金は装飾品として利用された最古の金属です。金はとても柔らかく、その名の通り金色(黄色)をしています。金は古くから貴金属の価値を認められてきました。様々な時代で主に装飾品として利用され、また貨幣や金貨としても利用されて流通しました。技術の発達と共に歯科、エレクトロニクスなど様々な分野で利用されています。銅やパラジウムなどの割金を混ぜることによって、ホワイトゴールドやピンクゴールドに色を変えることが出来ます。今後も人類にとって必要不可欠な金属であることは間違いありません。

金は装飾品として初めて利用された金属と言われています(紀元前3000年代に使われ始めたようです)。そして歴史で金は最も価値のある金属として扱われてきました。金と言えば古代エジプトのツタンカーメンや装飾品があまりにも有名です。金の産出は比較的簡単で、1910年から現在までに地球上の70%ほどの金が産出されていると考えられています。またヨーロッパのアメリカ探検家達による金の強奪は、当時のアメリカ先住民達が持っていた金の量から見ても膨大な量に上ったようです。

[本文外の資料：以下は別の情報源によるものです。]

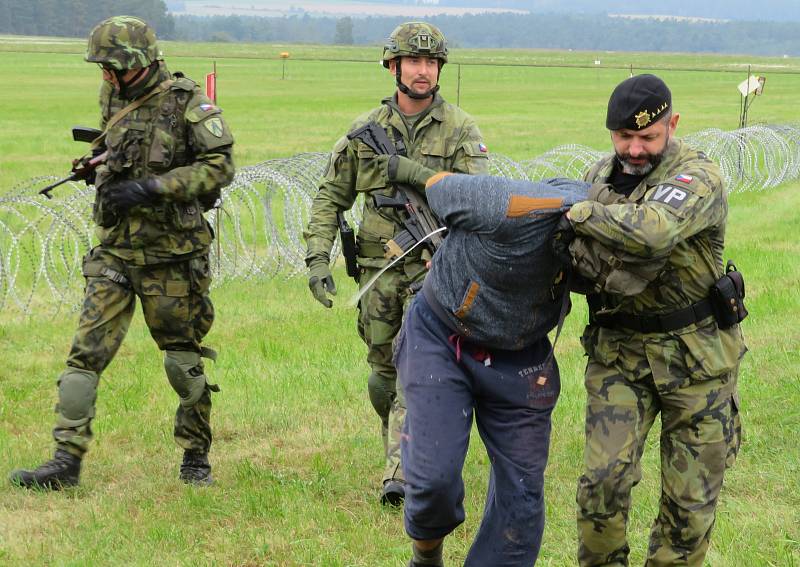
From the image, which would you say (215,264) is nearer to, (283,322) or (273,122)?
(283,322)

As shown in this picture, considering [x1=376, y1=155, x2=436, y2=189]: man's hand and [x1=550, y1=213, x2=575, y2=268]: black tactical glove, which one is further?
[x1=376, y1=155, x2=436, y2=189]: man's hand

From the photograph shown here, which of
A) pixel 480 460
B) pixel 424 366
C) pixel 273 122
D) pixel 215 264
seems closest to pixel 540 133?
pixel 273 122

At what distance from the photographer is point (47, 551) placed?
220 inches

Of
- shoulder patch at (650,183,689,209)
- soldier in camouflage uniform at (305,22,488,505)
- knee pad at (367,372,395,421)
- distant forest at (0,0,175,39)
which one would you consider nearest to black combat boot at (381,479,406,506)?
soldier in camouflage uniform at (305,22,488,505)

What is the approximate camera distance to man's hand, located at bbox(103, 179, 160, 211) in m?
6.12

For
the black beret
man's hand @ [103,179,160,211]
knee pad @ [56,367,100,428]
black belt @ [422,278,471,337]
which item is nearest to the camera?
the black beret

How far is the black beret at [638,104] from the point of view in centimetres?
446

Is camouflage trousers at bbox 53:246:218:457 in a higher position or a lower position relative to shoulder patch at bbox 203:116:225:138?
lower

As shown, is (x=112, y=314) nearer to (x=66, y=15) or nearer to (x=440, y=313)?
(x=440, y=313)

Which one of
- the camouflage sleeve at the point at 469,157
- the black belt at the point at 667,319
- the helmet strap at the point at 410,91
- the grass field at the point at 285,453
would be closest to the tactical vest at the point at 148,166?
the helmet strap at the point at 410,91

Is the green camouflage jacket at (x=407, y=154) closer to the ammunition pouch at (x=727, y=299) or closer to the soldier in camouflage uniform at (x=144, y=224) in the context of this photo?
the soldier in camouflage uniform at (x=144, y=224)

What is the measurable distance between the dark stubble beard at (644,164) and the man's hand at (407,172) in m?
1.46

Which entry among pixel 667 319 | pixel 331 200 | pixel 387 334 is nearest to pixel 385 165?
pixel 331 200

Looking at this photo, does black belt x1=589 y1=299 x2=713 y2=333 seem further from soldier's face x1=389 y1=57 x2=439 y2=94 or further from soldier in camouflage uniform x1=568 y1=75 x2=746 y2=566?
soldier's face x1=389 y1=57 x2=439 y2=94
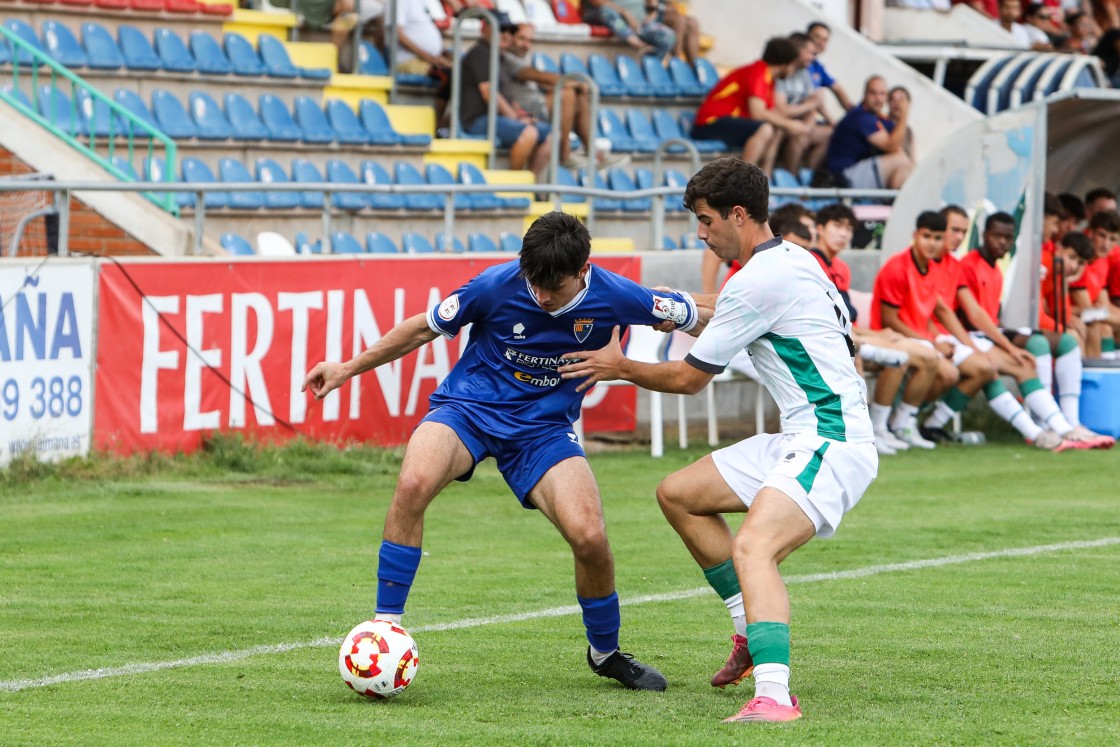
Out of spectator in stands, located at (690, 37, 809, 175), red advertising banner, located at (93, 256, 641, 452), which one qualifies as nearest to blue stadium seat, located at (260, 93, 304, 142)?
red advertising banner, located at (93, 256, 641, 452)

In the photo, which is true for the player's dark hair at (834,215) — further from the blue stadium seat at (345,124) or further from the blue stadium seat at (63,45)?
the blue stadium seat at (63,45)

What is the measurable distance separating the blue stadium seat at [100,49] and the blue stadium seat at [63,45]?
0.07 metres

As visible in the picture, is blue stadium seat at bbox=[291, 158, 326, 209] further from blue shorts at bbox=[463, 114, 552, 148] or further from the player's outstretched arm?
the player's outstretched arm

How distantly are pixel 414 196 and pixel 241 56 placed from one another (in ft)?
→ 7.28

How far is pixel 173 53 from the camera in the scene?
15156mm

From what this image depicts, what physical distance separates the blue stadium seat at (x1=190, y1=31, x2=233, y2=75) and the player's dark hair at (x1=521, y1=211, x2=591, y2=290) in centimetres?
Result: 1013

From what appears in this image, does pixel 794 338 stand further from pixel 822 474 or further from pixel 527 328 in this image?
pixel 527 328

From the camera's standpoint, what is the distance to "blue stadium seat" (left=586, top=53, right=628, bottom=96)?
61.2 ft

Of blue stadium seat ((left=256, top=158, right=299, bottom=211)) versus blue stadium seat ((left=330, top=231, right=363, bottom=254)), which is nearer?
blue stadium seat ((left=330, top=231, right=363, bottom=254))

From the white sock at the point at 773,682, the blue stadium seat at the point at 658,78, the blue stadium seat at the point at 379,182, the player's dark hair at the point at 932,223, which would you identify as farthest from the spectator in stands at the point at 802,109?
the white sock at the point at 773,682

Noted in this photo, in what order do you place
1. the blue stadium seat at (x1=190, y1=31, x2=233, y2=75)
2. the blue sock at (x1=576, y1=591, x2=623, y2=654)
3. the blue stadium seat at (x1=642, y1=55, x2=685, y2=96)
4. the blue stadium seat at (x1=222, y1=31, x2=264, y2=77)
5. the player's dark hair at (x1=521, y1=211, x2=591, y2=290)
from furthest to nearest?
the blue stadium seat at (x1=642, y1=55, x2=685, y2=96) → the blue stadium seat at (x1=222, y1=31, x2=264, y2=77) → the blue stadium seat at (x1=190, y1=31, x2=233, y2=75) → the blue sock at (x1=576, y1=591, x2=623, y2=654) → the player's dark hair at (x1=521, y1=211, x2=591, y2=290)

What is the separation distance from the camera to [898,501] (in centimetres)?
1086

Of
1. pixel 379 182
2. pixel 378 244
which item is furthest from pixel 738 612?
pixel 379 182

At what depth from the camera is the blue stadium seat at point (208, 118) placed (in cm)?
1453
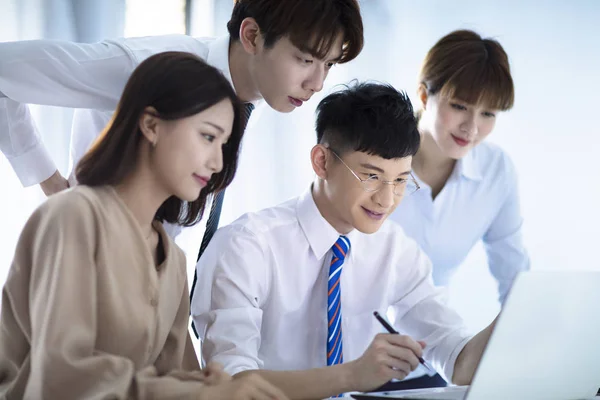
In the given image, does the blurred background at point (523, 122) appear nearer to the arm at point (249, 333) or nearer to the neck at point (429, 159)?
the neck at point (429, 159)

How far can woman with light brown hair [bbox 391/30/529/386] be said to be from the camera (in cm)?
188

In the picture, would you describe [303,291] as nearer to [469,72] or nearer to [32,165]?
[32,165]

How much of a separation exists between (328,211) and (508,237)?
0.82 m

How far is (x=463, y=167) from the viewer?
2021 millimetres

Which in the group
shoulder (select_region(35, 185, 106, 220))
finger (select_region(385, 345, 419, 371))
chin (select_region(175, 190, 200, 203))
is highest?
shoulder (select_region(35, 185, 106, 220))

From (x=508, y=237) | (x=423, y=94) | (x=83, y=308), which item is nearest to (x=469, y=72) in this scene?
(x=423, y=94)

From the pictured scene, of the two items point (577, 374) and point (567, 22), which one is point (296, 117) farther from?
point (577, 374)

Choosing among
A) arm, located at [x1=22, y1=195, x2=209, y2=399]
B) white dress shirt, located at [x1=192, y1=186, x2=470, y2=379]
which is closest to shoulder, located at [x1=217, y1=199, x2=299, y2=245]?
white dress shirt, located at [x1=192, y1=186, x2=470, y2=379]

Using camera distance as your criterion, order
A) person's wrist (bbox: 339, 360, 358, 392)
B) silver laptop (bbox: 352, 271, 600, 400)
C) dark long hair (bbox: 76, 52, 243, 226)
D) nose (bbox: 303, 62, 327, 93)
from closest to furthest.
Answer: silver laptop (bbox: 352, 271, 600, 400) → dark long hair (bbox: 76, 52, 243, 226) → person's wrist (bbox: 339, 360, 358, 392) → nose (bbox: 303, 62, 327, 93)

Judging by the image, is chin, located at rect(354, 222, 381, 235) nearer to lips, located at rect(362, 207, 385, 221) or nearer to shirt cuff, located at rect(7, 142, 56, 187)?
lips, located at rect(362, 207, 385, 221)

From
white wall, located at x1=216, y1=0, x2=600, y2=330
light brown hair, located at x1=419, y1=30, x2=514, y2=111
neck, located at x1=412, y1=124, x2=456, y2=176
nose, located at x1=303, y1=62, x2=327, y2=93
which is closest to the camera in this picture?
nose, located at x1=303, y1=62, x2=327, y2=93

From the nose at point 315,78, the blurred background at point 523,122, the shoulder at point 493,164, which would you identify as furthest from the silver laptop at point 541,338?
the blurred background at point 523,122

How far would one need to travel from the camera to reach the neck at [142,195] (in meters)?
1.09

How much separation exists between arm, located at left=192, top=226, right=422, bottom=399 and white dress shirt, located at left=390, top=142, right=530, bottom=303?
2.23 feet
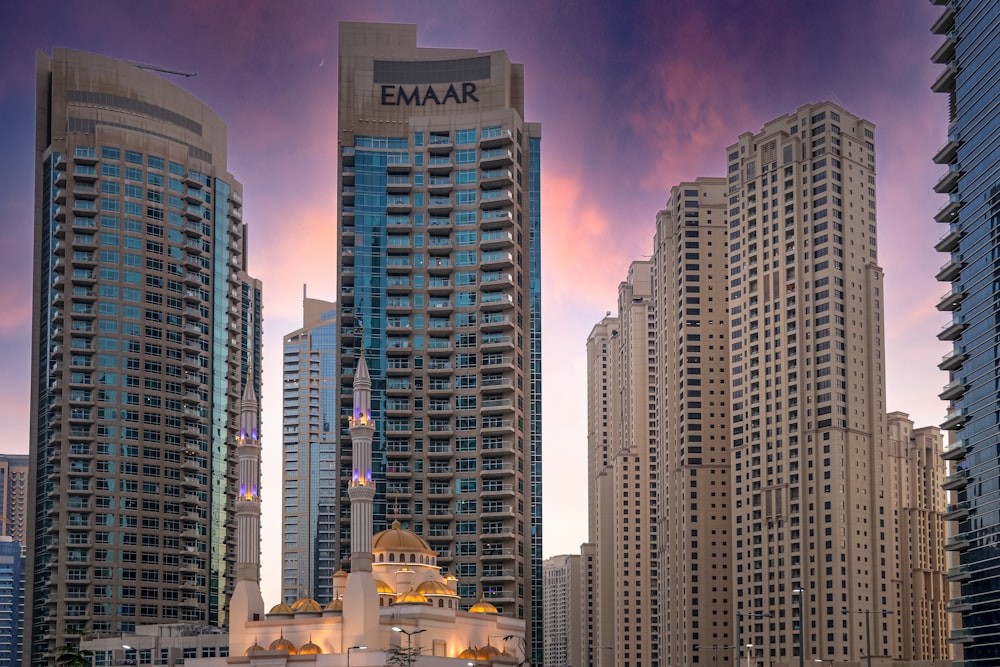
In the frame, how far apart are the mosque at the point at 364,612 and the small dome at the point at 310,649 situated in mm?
92

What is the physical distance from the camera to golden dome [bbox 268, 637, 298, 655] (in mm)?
109062

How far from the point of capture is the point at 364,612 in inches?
4232

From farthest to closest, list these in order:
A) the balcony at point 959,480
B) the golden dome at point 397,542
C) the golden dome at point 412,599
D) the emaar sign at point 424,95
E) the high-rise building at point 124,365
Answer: the high-rise building at point 124,365
the emaar sign at point 424,95
the golden dome at point 397,542
the balcony at point 959,480
the golden dome at point 412,599

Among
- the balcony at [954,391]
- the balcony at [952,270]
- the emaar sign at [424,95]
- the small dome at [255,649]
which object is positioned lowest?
the small dome at [255,649]

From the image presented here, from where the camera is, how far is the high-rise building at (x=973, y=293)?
10994cm

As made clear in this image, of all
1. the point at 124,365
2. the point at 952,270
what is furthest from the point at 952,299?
the point at 124,365

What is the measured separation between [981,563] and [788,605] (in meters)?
67.9

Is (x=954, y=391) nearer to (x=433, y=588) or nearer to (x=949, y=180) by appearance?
(x=949, y=180)

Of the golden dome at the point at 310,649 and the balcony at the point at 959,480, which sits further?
the balcony at the point at 959,480

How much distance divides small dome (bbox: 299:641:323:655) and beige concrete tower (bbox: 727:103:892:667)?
8229cm

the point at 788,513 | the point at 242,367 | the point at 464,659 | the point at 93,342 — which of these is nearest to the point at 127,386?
the point at 93,342

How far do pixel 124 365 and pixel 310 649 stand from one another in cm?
5863

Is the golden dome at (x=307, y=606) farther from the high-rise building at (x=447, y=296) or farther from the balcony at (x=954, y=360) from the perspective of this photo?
the balcony at (x=954, y=360)

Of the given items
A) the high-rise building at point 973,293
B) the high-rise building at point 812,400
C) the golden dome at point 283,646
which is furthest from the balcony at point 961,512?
the high-rise building at point 812,400
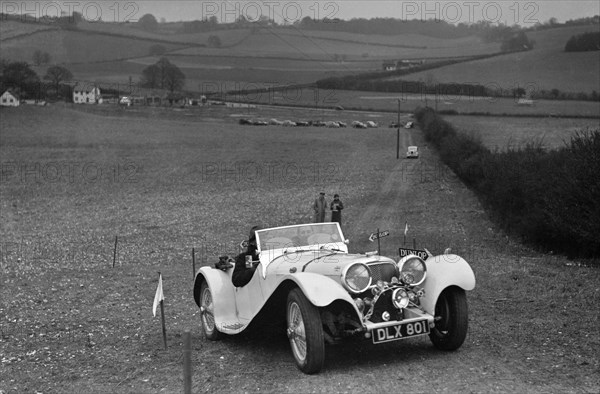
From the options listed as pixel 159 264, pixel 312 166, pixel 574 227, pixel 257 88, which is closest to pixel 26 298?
pixel 159 264

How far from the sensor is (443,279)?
9281mm

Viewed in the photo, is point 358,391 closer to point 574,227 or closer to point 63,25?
point 574,227

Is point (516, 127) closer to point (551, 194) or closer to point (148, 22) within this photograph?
point (551, 194)

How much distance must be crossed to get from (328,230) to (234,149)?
54288 mm

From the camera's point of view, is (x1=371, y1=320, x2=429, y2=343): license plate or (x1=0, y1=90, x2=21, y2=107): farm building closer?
(x1=371, y1=320, x2=429, y2=343): license plate

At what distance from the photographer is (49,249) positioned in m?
23.8

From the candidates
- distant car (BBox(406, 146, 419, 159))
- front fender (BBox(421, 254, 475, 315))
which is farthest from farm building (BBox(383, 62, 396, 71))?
front fender (BBox(421, 254, 475, 315))

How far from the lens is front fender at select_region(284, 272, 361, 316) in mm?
8484

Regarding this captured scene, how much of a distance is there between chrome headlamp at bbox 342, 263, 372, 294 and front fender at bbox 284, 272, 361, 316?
0.13 metres

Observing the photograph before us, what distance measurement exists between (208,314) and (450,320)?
3.89 metres

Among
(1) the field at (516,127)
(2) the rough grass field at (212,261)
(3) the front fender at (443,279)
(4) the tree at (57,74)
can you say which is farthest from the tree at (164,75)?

金は最も薄くのばすことができる金属です。1グラムあれば数平方メートルまでのばすことが可能で、長さでは3000メートルまで伸ばすことができます。平面上にのばしたものは金箔(金箔)として、糸状にのばしたものは金糸(きんし)として利用されます。金糸は綿や絹など一般的な繊維素材と併用されています。装飾品等に利用される場合、純金のままでは柔らかく、強度に問題がある為、他の金属と混ぜて合金として利用されます。また金は他の金属と混ぜて合金にすることが容易です。これにより変化に富んだ色の金属を作ることが可能です。

金は非常に軟らかい金属です。通常は銅や銀などの金属と鍛錬されて利用されます。金との合金は、その見栄えの良さを利用して指輪などの装飾品として、また美術工芸品や、宗教用具等の材料として利用されてきました。 さらに貨幣、または貨幣を代替する品物として用いられます。また耐食性・導電性・低い電気抵抗などの優れた特性を活かし、20世紀以降は工業用の金属として様々な分野で使用されています。その他にも投資対象としての利用や、資産価値として不動の地位を築いています。

金の純度は24分率で表されます。品位はK24(99.9%)、K22(91.7%)、K21.6(90.0%)、K20(83.5%)、K18(75.0%)、K14(58.5%)、K12(50.0%)、K10(41.7%)、K9(37.5%)などがあります。純金はK24、金の含有率によって数値を下げていきます。例えば金の含有率が75%なら、K18となります。色はイエローゴールド・ホワイトゴールド・ピンクゴールド・ローズゴールドなど、銅やパラジウムなどの割り金で色を調整します。日本では999.9%以上なければ、K24の表示は出来ません。